_Parts of the exercise:_
1. In the logistics insurance excerpt, how many days does a broker have to replenish its security after it drops below $75,000 before its operating authority is suspended?
2. Carry the logistics insurance excerpt forward from its final sentence.

_Page excerpt:_

-- Start --

Asset-based logistics operations also inherit the driver-safety rules that govern any carrier: commercial driver's license (CDL) standards, Hours of Service and electronic logging device (ELD) mandates, the FMCSA drug and alcohol Clearinghouse, and the Safety Measurement System / CSA scores that underwriters review at renewal. A 3PL that brokers loads carries an added diligence duty — verifying that the carriers it tenders freight to hold active authority and adequate insurance, because negligent-selection theories increasingly pull the broker into accident litigation.

  • BMC-84 surety bond or BMC-85 trust ($75,000) on file for the broker/forwarder function under 49 U.S.C. 13904
  • Operating authority suspended if broker security drops below $75,000 and is not replenished within 7 days
  • USDOT number and MC operating authority required when hauling freight under the company's own name
  • BMC-91 / BMC-91X public-liability filing with FMCSA for the motor-carrier side of the operation
  • Minimum liability of $750K general freight, up to $1M–$5M for hazardous materials under 49 CFR Part 387
  • CDL, Hours of Service, ELD, and drug & alcohol Clearinghouse compliance for company drivers
  • Documented carrier-vetting (authority, insurance, safety scores) to defend against negligent-selection claims

Why Logistics Companies Choose The Allen Thomas Group

Logistics companies choose The Allen Thomas Group because we understand that a 3PL is not a trucker, not a broker, and not a warehouse — it is all three, and its insurance has to be built that way. Founded in 2003 and family-owned, we are an independent agency licensed in 27 states, which means we work for the logistics company, not for any one insurer. When we map a program, we are mapping the seams where broker, carrier, and warehouse exposures meet, so a cargo or auto claim does not get bounced between policies.

-- End --

_Entries supplied:_

-- Start --

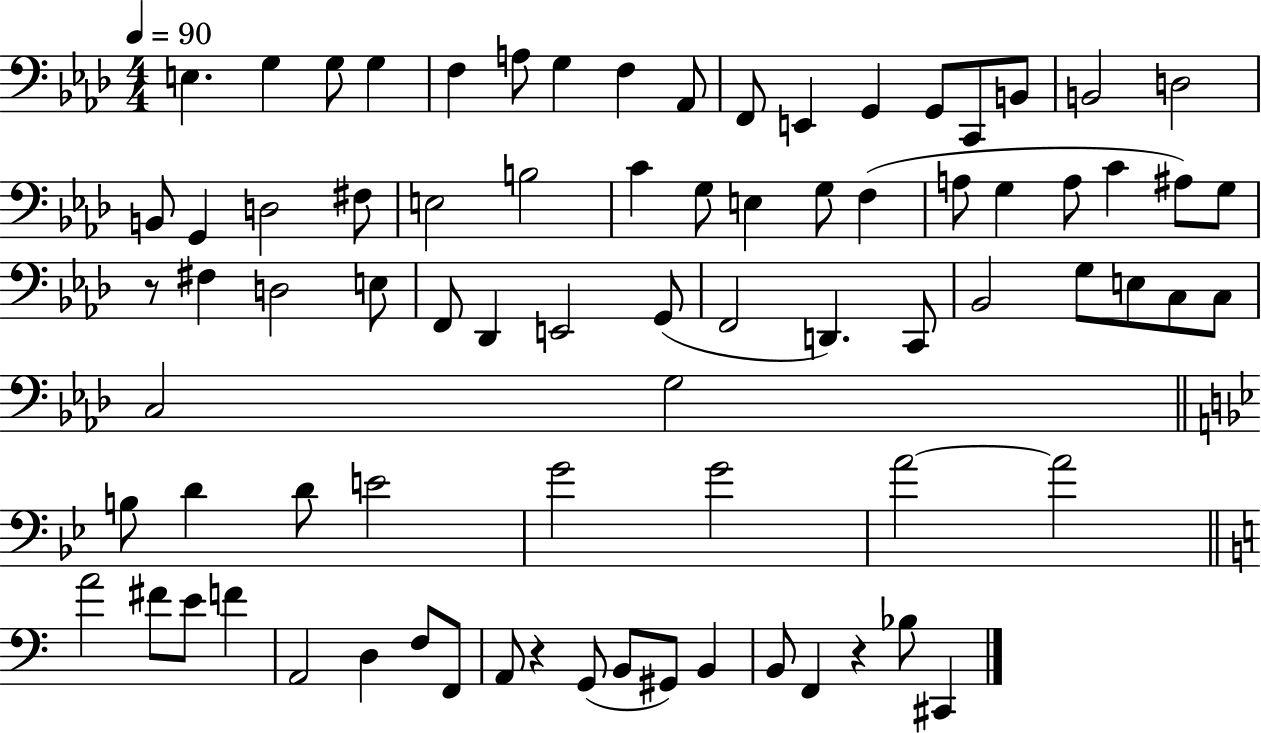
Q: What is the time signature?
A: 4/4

-- End --
-- Start --

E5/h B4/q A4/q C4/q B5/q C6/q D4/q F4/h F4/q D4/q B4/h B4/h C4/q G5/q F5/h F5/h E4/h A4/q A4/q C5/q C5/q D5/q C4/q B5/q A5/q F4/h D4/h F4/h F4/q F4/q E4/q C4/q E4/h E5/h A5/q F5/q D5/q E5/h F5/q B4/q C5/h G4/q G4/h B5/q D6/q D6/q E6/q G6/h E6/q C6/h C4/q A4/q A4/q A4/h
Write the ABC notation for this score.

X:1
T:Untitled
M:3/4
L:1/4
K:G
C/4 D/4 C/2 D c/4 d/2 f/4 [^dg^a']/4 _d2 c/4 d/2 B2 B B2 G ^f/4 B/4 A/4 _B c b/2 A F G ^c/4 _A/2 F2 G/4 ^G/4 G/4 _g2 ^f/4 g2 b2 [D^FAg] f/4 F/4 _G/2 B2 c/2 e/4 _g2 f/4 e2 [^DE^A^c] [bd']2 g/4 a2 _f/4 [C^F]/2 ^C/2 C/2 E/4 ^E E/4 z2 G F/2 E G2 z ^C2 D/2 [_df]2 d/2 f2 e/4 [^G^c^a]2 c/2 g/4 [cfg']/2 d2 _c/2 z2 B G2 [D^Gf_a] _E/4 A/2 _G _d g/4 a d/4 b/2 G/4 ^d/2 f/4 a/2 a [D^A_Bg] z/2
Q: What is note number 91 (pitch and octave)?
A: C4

-- End --

_Answers below:_
1. 7 days

2.
As an independent agency with access to 15+ A-rated carriers and an A+ rating with the Better Business Bureau, we market each part of the operation — fleet auto, motor truck cargo, contingent cargo, broker E&O, warehouse legal liability, cyber, and workers' compensation — to the underwriters best suited to it, then assemble the results into one coherent program. That carrier breadth matters in a market where transportation and cargo rates move quickly and a single hard-to-place exposure can otherwise leave a gap.

Our relationship does not end at the binder. We conduct annual coverage reviews as the logistics company adds power units, opens facilities, takes on new commodity classes, or moves from brokering to asset-based hauling — each of which changes the risk profile and the filings required. That consultative, advocacy-first approach is why logistics clients stay with us as they scale.

  • Family-owned and independent since 2003 — we represent the logistics company, not a single carrier
  • Licensed in 27 states with access to 15+ A-rated insurance carriers
  • A+ rating with the Better Business Bureau and a consultative, advocacy-first approach
  • Programs built across broker, carrier, and warehouse roles so no exposure falls between policies
  • Coordinated handling of FMCSA filings — BMC-84 broker bond and BMC-91/91X carrier filing
  • Annual coverage reviews that track new power units, facilities, commodities, and authority changes
  • Single point of contact who understands 3PL/4PL operations end to end

How Much Does Logistics Company Insurance Cost?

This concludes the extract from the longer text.